Meanwhile, as the British were occupied with their own problems, the French
(and others) began to take advantage of the Americas, colonizing inland and north of
North America, covering the Mississippi River and Ohio Valley all the way towards
present day Canada. The French’s Empire was very wast and when the British saw that
other nations were benefiting from what they should be benefiting from, they sought to
take action, thus triggering the Seven Years’ (French and Indian) War. Known as the
“Great War for Empire”, the world’s uppermost nations became involved in a battle for
control over North America. The British eventually won, gaining full control of the
territories that had previously belonged to the French. Great Britain, reestablishing its
status, began its conduct over the colonists. After winning the war, it felt it had the right
to start controlling the colonies as it pleased. After all, the colonies were the possession
of the British, and were entitled to them. Yet the colonists had a different view. By this
time, they felt they had no or very little connection with the original ?mother country’.

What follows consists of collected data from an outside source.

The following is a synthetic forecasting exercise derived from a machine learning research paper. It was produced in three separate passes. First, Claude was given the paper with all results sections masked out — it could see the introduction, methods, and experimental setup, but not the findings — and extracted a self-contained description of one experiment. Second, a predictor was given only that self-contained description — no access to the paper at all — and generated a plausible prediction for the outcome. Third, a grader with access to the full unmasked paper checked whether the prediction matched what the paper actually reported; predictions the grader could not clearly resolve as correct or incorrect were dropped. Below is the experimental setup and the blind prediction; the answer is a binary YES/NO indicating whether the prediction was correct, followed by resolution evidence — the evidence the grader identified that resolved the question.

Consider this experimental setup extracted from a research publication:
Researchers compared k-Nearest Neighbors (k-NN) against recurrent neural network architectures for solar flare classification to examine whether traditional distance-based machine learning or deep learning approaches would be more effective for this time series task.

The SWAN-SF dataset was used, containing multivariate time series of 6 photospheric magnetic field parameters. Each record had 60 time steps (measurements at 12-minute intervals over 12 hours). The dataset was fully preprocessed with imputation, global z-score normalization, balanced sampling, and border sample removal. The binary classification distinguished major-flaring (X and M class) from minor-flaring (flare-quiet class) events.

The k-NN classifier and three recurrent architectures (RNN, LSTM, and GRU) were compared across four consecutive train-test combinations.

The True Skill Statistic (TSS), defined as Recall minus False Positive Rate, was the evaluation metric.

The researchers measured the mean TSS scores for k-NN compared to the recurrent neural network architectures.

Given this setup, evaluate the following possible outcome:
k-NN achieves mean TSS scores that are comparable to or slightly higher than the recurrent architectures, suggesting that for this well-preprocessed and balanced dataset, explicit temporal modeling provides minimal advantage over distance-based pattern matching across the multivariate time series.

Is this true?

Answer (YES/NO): NO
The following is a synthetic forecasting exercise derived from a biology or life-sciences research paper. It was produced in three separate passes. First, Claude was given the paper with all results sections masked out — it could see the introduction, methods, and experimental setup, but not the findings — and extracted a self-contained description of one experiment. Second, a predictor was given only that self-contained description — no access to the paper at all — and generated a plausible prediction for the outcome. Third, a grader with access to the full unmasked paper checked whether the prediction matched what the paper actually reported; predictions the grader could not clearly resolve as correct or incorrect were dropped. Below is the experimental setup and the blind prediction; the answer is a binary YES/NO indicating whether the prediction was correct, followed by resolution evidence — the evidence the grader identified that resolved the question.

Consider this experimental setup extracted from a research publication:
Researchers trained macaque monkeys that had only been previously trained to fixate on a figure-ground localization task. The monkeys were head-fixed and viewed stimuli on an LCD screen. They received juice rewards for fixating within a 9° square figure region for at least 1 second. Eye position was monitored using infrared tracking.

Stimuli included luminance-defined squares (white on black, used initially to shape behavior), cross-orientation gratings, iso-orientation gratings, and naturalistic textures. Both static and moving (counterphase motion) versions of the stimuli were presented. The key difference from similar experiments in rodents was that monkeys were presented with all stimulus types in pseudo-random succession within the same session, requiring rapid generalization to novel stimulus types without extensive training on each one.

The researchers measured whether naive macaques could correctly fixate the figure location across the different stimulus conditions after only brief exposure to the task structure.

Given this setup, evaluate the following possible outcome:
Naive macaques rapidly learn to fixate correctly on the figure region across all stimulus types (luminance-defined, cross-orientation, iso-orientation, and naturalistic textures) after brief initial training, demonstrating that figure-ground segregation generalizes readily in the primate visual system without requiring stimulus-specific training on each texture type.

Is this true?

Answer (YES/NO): YES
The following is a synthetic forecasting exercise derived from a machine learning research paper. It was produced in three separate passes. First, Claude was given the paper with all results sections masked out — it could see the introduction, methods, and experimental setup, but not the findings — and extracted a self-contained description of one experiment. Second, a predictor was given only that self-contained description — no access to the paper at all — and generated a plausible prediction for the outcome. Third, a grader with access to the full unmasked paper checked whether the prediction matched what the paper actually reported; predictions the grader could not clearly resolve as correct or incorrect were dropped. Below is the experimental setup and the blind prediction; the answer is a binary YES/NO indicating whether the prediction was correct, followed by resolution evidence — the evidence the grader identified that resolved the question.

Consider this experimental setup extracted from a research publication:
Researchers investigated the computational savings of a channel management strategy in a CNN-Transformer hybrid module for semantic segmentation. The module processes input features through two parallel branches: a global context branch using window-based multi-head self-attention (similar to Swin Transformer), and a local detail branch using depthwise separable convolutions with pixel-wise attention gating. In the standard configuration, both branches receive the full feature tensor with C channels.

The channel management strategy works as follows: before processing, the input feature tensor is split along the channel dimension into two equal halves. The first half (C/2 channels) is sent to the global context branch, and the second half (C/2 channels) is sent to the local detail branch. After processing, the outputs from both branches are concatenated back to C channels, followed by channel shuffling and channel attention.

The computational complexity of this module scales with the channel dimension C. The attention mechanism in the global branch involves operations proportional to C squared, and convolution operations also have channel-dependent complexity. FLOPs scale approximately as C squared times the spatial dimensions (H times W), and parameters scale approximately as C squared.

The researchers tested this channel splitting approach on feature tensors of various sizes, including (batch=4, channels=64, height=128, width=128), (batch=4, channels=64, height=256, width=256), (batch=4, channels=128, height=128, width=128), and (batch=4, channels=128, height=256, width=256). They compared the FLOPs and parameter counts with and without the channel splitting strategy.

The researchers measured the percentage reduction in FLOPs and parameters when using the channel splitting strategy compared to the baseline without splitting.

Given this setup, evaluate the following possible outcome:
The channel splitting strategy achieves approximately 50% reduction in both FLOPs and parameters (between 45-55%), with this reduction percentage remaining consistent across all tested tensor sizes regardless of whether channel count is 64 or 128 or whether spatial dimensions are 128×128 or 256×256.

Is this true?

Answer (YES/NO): NO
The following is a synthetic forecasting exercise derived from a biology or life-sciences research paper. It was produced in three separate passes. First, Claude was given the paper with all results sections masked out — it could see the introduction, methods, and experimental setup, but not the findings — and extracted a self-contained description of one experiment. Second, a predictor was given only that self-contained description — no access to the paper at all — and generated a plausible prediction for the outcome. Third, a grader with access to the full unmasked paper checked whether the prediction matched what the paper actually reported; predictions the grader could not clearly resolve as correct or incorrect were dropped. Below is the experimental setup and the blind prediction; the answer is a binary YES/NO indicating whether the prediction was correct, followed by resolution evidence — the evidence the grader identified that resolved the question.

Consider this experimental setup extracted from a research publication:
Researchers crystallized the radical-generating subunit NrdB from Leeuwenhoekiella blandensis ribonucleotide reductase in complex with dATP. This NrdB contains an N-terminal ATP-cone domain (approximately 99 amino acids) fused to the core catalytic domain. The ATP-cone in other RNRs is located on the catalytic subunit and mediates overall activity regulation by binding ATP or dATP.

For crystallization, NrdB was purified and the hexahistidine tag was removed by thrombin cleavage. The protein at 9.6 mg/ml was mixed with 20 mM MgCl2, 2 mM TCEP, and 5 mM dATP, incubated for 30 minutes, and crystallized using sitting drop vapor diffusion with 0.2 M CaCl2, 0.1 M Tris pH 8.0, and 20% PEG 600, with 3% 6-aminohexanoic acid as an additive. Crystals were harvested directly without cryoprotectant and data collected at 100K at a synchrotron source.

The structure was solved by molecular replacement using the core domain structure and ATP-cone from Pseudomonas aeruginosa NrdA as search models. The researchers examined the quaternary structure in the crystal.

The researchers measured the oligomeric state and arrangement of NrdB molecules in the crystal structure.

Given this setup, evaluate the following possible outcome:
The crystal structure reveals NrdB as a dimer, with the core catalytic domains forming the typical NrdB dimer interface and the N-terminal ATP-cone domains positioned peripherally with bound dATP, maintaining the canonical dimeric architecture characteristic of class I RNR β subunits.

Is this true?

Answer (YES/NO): NO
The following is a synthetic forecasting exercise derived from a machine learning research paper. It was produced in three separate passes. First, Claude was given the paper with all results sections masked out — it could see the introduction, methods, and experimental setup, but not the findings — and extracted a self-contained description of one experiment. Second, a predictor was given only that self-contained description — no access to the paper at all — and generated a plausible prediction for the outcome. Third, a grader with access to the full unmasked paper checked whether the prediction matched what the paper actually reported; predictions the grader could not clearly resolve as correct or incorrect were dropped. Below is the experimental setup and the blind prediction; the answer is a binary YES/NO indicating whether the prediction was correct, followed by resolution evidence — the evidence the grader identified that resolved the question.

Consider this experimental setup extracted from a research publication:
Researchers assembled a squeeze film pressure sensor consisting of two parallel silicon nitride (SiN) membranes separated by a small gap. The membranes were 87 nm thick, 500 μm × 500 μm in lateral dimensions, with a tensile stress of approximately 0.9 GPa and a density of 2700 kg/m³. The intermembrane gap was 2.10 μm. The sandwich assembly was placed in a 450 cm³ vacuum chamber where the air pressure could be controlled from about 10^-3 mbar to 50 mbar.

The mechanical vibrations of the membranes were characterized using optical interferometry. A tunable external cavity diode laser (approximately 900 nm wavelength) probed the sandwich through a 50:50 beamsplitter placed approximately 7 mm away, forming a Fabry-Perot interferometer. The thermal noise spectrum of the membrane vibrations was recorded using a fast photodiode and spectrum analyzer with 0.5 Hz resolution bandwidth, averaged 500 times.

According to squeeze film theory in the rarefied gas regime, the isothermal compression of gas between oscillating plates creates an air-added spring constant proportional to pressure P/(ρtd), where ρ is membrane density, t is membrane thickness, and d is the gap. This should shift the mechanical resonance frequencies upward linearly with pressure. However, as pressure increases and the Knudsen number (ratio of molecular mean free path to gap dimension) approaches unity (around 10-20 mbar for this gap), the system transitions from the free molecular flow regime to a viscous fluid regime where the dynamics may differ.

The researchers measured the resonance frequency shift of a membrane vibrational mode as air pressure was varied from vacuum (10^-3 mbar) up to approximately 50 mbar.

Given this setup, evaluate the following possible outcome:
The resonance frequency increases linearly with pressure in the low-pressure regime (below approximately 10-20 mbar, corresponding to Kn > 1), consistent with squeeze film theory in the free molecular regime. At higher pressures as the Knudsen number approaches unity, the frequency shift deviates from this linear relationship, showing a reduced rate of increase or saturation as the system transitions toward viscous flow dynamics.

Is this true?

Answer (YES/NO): NO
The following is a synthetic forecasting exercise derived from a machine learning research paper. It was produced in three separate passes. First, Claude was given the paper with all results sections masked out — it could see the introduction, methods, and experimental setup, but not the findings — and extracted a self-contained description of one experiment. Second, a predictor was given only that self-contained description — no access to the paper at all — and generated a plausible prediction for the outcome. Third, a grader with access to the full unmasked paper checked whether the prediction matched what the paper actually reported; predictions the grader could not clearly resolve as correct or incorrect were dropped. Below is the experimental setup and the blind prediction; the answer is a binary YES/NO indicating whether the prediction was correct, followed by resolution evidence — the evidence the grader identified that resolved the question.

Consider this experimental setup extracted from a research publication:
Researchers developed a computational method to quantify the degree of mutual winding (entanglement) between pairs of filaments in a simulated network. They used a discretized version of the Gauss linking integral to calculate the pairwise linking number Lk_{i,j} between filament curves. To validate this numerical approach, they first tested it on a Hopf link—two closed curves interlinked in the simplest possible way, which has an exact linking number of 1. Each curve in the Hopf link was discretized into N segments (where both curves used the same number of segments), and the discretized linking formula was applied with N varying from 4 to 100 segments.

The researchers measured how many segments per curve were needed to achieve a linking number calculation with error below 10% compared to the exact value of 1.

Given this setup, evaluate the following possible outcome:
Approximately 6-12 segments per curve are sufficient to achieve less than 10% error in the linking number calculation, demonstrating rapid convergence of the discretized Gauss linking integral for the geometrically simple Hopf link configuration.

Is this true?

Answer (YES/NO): NO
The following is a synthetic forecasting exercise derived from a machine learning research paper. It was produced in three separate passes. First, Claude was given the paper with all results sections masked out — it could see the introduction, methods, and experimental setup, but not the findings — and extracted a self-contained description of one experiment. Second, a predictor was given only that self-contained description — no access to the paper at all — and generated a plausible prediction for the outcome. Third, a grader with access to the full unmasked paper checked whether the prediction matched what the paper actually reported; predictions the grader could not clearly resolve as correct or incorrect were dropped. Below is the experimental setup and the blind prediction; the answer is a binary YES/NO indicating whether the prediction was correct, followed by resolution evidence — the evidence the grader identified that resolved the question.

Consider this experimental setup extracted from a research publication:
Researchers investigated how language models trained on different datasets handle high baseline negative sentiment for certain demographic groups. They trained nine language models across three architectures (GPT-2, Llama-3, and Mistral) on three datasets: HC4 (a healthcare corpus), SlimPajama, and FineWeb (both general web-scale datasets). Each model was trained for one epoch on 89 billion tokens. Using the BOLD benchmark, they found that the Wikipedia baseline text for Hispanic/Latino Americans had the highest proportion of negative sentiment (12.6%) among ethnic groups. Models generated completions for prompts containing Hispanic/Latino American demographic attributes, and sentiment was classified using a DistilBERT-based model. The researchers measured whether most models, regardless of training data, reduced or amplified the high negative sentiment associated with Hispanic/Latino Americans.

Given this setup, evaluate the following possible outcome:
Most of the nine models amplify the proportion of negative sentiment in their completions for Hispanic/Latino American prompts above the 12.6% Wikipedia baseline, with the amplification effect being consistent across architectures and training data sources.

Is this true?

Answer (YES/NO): NO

The early English settlers were long gone and buried. The new generations that came
about were not English., but of English descent as well as Dutch, Irish, French, Scots, etc.

If the British had paid more attention to the colonists, maybe they would feel a tie to the
country, but because the British had neglected them, that tie was cut. The colonists were
now Americans, and they were angry. Why did the British think they had the right to
interfere with their affairs when they had neglected them for so long, letting them
develop their own way of life, government, economy, and trade? Great Britain had left
them a long time ago, and the colonists were angered that they began to take control
when they no longer needed the mother country.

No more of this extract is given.